Sunday, February 24, 2008
Something about having snow on the ground sends me into a baking frenzy, even when it's melting away and meandering in rivulets down the gutters. The result seems to always be at least one type of cookie scenting my home and decorating my counters. I wanted a spice cookie today, but something a little more interesting then your typical spice wafer. Since I've watched far too much Nigella lately, I wanted to play a tribute to my British roots by transforming this classically German cookie. These flavor packed nibbles have an unexpected punch from exotic cardamom (a nod to Britain's Indian colonies that have permeated the flavors of their national cuisine), dark rum to recognize the U.K.'s influence in the Carribean and a sweet note provided by buttery English toffee bits. The perfect combo of sugar and spice.
English Toffee Pfeffernüse
1 stick unsalted butter, softened
3/4 cup brown sugar
1 large egg
1/2 cup unsulphered molasses
3 cups sifted all purpose flour
1 tsp cinnamon
1/2 tsp freshly ground green cardamom
1/2 tsp freshly grated nutmeg
1/2 tsp freshly ground black pepper
1/2 tsp allspice
1/2 tsp salt
3/4 teaspoon baking powder
2 tsp warm dark rum
1/2 tsp almond extract
zest of one lime
zest of one orange
1/2 cup Heath Bar bits
Cream butter and brown sugar together. Beat in egg and molasses. Sift together flour and spices. Add half of the flour mixture to the wet ingredients and stir until combined. Dissolve baking soda in rum and add along with extract and zest. After combined, mix in the remainder of the flour mixture, then stir in toffee bits. Put in the freezer for 30 minutes, then refrigerate for at least one hour or overnight.
Preheat oven to 350 degrees. Spoon dough in 3/4 inch balls onto greased, parchment lined baking sheets - about 1 inch apart. Bake 12-14 minutes, rotating sheet halfway through, until slightly darkened on the edges.

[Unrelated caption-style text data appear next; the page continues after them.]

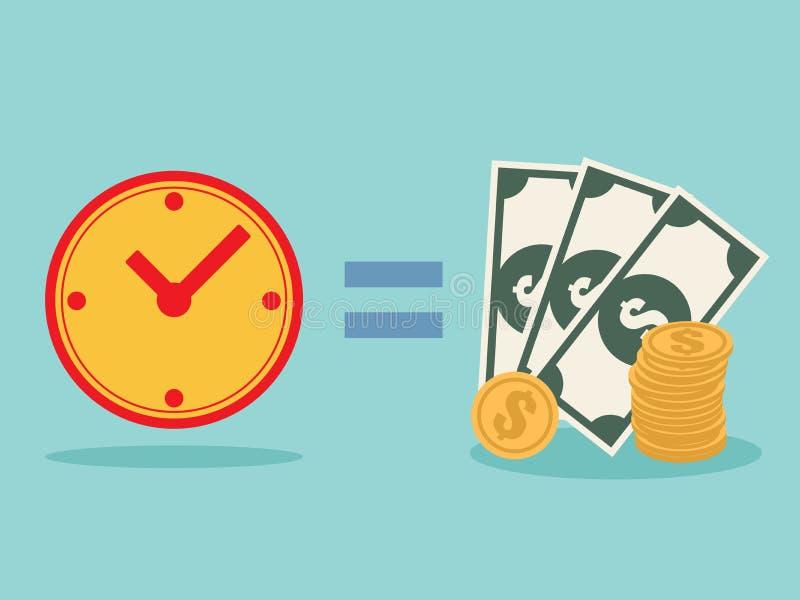 Le temps, c'est de l'argent dans les affaires illustration stock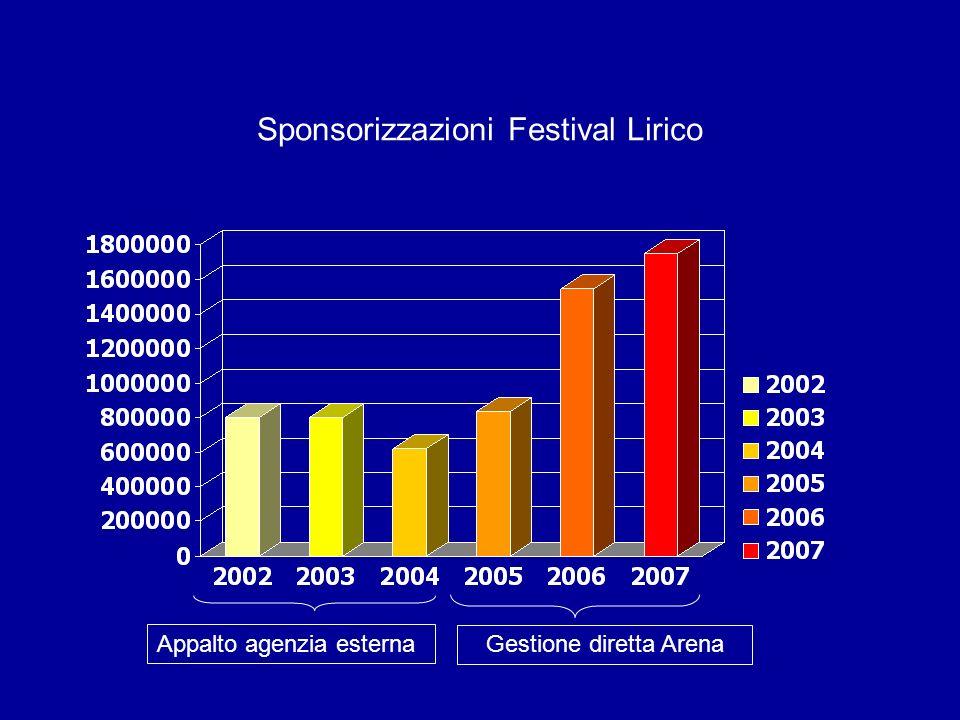 Sponsorizzazioni Festival Lirico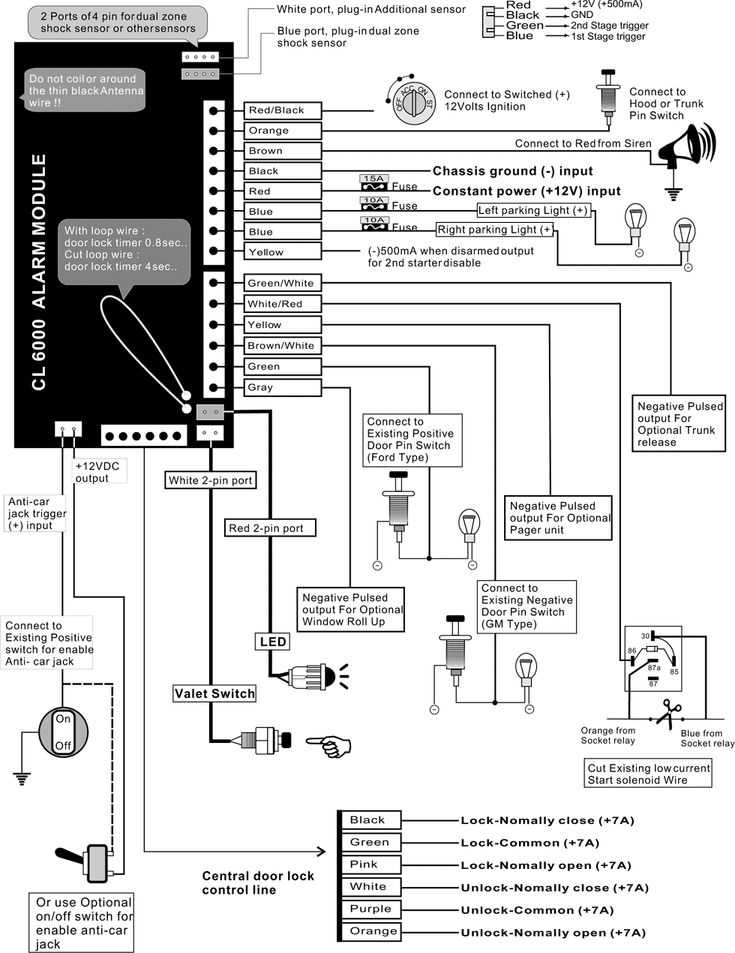 16 References Of Wiring Diagram Of Motorcycle Alarm System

Food Find: Chemex 6 cup Coffee Maker
I have to admit, I am not a huge coffee fan. That is to say, I love the smell of it so much that the taste tends to disappoint me. I do have fond memories of flavored coffees that my mother used to brew by the cup in a plastic manual drip placed over a mug. It was the best tasting coffee I had ever had. So I finally convinced myself it would be worth it to invest in a manual drip. Now, you can certainly find the plastic version for a few bucks, but I love this Chemex carafe because it doubles as beautiful, classic counter art (One even graces Monica's kitchen in Friends).
The unbleached Chemex filters also cut out the bitterness in the coffee, brewing a smooth yet rich cup every time. The perfect beverage to accompany my pfeffernüse!